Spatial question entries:
╔══

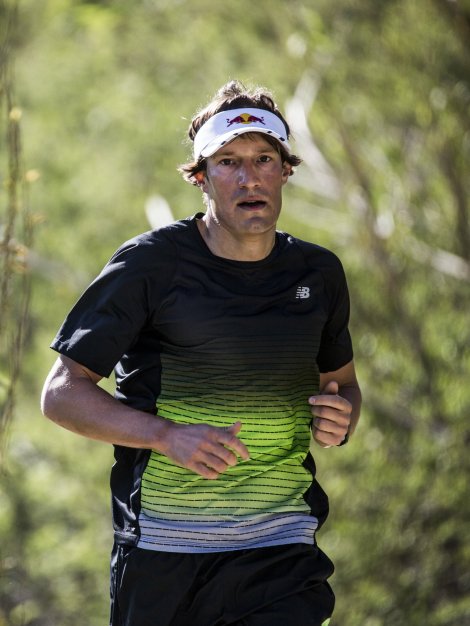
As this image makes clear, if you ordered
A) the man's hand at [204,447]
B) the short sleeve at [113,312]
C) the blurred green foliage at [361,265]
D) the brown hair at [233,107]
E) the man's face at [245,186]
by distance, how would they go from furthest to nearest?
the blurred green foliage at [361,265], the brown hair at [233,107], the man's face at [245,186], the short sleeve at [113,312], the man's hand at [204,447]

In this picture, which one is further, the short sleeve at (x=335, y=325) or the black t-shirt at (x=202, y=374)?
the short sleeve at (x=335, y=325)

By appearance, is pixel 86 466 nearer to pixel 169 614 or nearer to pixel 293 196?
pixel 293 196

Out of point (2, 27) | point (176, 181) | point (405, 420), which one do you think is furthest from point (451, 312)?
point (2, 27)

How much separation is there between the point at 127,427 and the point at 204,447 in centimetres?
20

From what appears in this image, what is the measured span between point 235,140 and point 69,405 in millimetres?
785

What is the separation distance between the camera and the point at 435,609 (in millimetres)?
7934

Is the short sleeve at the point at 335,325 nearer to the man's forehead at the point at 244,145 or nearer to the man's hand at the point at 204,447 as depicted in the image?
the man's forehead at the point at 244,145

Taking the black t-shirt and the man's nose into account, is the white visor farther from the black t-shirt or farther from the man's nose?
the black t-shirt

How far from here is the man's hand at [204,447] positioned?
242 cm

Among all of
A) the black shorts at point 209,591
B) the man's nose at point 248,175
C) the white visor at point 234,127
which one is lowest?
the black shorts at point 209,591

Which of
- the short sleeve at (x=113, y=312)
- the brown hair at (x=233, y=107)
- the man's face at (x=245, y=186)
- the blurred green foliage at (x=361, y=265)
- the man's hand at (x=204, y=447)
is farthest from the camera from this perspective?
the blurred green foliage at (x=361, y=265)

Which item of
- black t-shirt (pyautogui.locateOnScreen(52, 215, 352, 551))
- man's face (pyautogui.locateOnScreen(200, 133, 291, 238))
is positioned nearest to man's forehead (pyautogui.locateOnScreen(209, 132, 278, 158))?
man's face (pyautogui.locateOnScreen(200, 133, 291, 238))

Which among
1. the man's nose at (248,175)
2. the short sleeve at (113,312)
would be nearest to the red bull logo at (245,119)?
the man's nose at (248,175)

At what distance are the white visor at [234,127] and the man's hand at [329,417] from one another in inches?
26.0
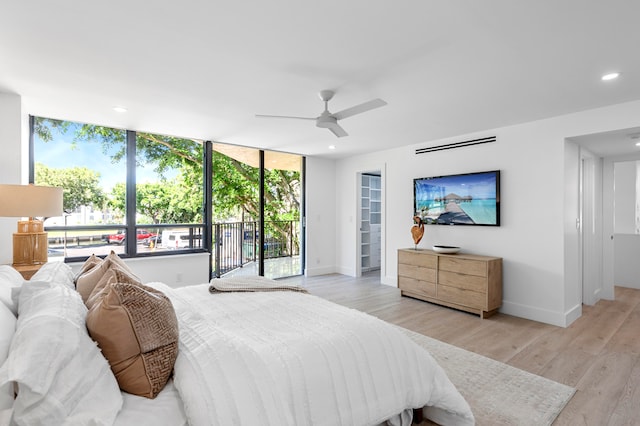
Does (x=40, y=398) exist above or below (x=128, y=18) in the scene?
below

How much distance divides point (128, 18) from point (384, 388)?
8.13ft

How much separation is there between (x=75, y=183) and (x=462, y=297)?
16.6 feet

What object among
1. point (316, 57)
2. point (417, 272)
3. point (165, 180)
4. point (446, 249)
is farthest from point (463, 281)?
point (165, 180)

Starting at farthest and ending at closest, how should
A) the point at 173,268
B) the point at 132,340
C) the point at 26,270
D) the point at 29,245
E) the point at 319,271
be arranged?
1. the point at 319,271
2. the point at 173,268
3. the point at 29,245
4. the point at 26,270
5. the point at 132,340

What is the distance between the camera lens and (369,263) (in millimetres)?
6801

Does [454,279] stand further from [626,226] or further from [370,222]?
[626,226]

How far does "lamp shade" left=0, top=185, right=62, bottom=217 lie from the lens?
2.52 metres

╚══

What needs to be done:
The material above must be printed exactly, with its pictures left out.

Result below:
As this image makes clear, if you ordered
A) the man's hand at [204,447]
B) the short sleeve at [113,312]
C) the blurred green foliage at [361,265]
D) the brown hair at [233,107]
E) the man's face at [245,186]
by distance, how would they go from furthest to nearest?
the blurred green foliage at [361,265], the brown hair at [233,107], the man's face at [245,186], the short sleeve at [113,312], the man's hand at [204,447]

In this picture, which one is further, the short sleeve at (x=335, y=325) or the black t-shirt at (x=202, y=374)?
the short sleeve at (x=335, y=325)

By appearance, is pixel 86 466 nearer to pixel 169 614 or nearer to pixel 293 196?
pixel 293 196

Out of point (2, 27) | point (176, 181) | point (405, 420), which one do you think is furthest from point (451, 312)?
point (2, 27)

How much separation is there between the point at 127,427 and the point at 204,447 in centimetres?
20

From what appears in this image, what is the measured span between point 235,140 and point 69,405 in millimetres?
785

What is the separation distance between the camera and the point at 435,609 (in millimetres)?
7934

Is the short sleeve at the point at 335,325 nearer to the man's forehead at the point at 244,145 or nearer to the man's hand at the point at 204,447 as depicted in the image?
the man's forehead at the point at 244,145

Taking the black t-shirt and the man's nose into account, is the white visor farther from the black t-shirt or farther from the man's nose?
the black t-shirt

How far from here is the man's hand at [204,447] positioned?
242 cm

Among all of
A) the black shorts at point 209,591
B) the man's nose at point 248,175
C) the white visor at point 234,127
which one is lowest?
the black shorts at point 209,591

Which of
- the short sleeve at (x=113, y=312)
- the brown hair at (x=233, y=107)
- the man's face at (x=245, y=186)
- the blurred green foliage at (x=361, y=265)
- the man's hand at (x=204, y=447)
is farthest from the camera from this perspective?
the blurred green foliage at (x=361, y=265)

Which item of
- black t-shirt (pyautogui.locateOnScreen(52, 215, 352, 551))
- man's face (pyautogui.locateOnScreen(200, 133, 291, 238))
is positioned nearest to man's forehead (pyautogui.locateOnScreen(209, 132, 278, 158))?
man's face (pyautogui.locateOnScreen(200, 133, 291, 238))

Which among
1. the man's nose at (248,175)
2. the short sleeve at (113,312)
would be nearest to the red bull logo at (245,119)?
the man's nose at (248,175)

At what distance are the white visor at [234,127] and the man's hand at [329,417] from one another in inches?
26.0
Does (x=40, y=398) exist above or below (x=128, y=18) in the scene?
below

How much distance divides point (128, 18) from point (384, 388)?
8.13ft

How much separation is there between (x=75, y=183) and (x=462, y=297)?
16.6 feet

What object among
1. point (316, 57)
2. point (417, 272)
3. point (165, 180)
4. point (446, 249)
is farthest from point (463, 281)?
point (165, 180)

Starting at farthest and ending at closest, how should
A) the point at 173,268
B) the point at 132,340
C) the point at 26,270
D) the point at 29,245
E) the point at 319,271
be arranged?
1. the point at 319,271
2. the point at 173,268
3. the point at 29,245
4. the point at 26,270
5. the point at 132,340

What is the distance between the camera lens and (369,263) (in millimetres)?
6801

Does [454,279] stand further from [626,226] or further from [370,222]?
[626,226]

How far does "lamp shade" left=0, top=185, right=62, bottom=217 lie from the lens?
2.52 metres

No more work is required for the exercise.